Plan minute par minute (exemple : 1h30 d'enduro + transition 10 min + 1h30 de trail)

Voici un tableau clair qui reprend une chronologie typique. Adaptez les quantités à votre poids, durée et intensité.

Minute Action Apport Pourquoi
-30 Dernier ravito avant départ (si possible) 150–200 kcal (pâte de fruit, barre petite) + 200 ml d'eau Remplir les réserves sans lourdeur
0–15 Début enduro (échauffement) Bouche: petit gel si montée intense prévue (25–30 g glucides) Éviter la baisse lors des premières grosses accélérations
15–45 Rythme enduro Boire régulièrement (200–400 ml/30 min) + 1 portion (barre). Total ~30–40 g/h Maintenir l'intensité sans lourdeur
45–70 Fin enduro Gel + sips d'eau (25–30 g glucides) Conserver de l'énergie pour la transition
70–80 (Transition) Arrêt court, swap gourdes/sac, électrolytes 200–300 ml boisson iso + 50 mg caféine (si utilisé) Remplacement rapide du liquide, dose de caféine pour démarrage trail
80–95 Début trail (premiers 15 min) Gel avec caféine ou gel + 200 ml eau (30–40 g glucides) Pic de performance pour prendre un rythme de course
95–140 Trail en rythme Consommer 60–75 g glucides/heure via gels + boissons (toutes les 20–25 min : 1 gel ou 1/2 barre et 150–200 ml liquide) Maintenir glycémie stable et éviter la fatigue centrale
>140 Fin de l'effort Boisson de récupération : 20–25 g protéines + glucides Lancer la récup musculaire et reconstituer le glycogène

Explications pratiques et astuces

Le secret, c'est la planification et la simplicité. Voici comment j'applique le tableau sur le terrain :

  • Pré-découper et regrouper : j'enlève l'emballage des barres compactes et place 1 portion par petit sac. Pendant la transition je prends le sac “trail” déjà prêt.
  • Hydratation intelligente : pendant le VTT, si j'ai une poche à eau, je bois plus souvent mais en petites gorgées. Lors du swap, je verse une boisson iso fraîche dans ma gourde pour éviter de m'arrêter plus de 90 secondes.
  • Caféine stratégique : je l'utilise seulement si je sais que ça me donne un vrai coup de fouet. Ex : 1 gel caféiné (80 mg) à 10–20 min du départ trail. Ne pas abuser si vous êtes sensible.
  • Tester à l'entraînement : ne jamais expérimenter une nouvelle boisson ou une grosse quantité de solide le jour J. J'entraîne mon estomac à tolérer 60–90 g/h progressivement.
  • Électrolytes : je préfère ajouter 1/2 comprimé de sel ou une dose d'électrolytes si la journée est chaude ou si je transpire beaucoup.

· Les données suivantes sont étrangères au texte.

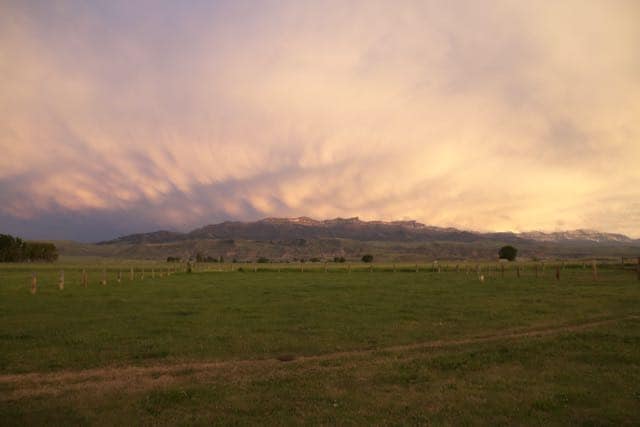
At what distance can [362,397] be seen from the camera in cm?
1086

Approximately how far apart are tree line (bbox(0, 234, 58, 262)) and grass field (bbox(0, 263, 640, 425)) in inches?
4674

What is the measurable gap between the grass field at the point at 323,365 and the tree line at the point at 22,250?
390ft

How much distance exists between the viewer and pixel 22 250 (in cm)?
13038

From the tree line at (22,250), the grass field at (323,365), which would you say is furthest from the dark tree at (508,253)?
the tree line at (22,250)

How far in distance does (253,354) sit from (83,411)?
6.70 metres

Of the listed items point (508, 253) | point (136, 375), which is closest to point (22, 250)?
point (136, 375)

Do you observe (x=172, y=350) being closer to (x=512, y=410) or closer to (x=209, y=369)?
(x=209, y=369)

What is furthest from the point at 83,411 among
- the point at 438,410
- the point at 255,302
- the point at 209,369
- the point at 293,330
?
the point at 255,302

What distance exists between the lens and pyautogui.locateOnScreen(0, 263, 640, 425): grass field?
992 centimetres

Variantes selon durée et intensité

Si l'enduro est court (45 min) et le trail long (>2h) : réduisez les apports pendant le VTT (30–40 g/h) et augmentez à 70–90 g/h pendant le trail.

Si le trail est court (<1h) : la priorité est de finir l'enduro avec des réserves et d'utiliser un gel caféiné avant de partir pour un punch final, sans nécessairement charger l'hydratation.

Signes qui doivent vous faire ajuster en course

  • Naussée ou lourdeur : réduisez solides, passez aux gels et à la boisson.
  • Palpitations après caféine : stoppez la caféine et réduisez les doses.
  • Crampes : pensez électrolytes et baissez l'intensité; parfois trop peu de sodium ou déshydratation.
  • Faim extrême ou tremblements : augmentez l'apport glucidique immédiat (gel + boisson sucrée).

Ce protocole n'est pas gravé dans le marbre : il doit évoluer avec votre corps et les conditions. Entraînez-vous, notez ce qui fonctionne et préparez vos transitions comme vous prépareriez une spéciale : avec précision. Sur Xtremebattlechallenge, j'aime tester ces méthodes en conditions réelles — et je mets souvent en parallèle plusieurs marques (Maurten pour les gels neutres, SIS pour les gels rapides, CLIF pour les barres) pour voir ce qui passe le mieux selon le format.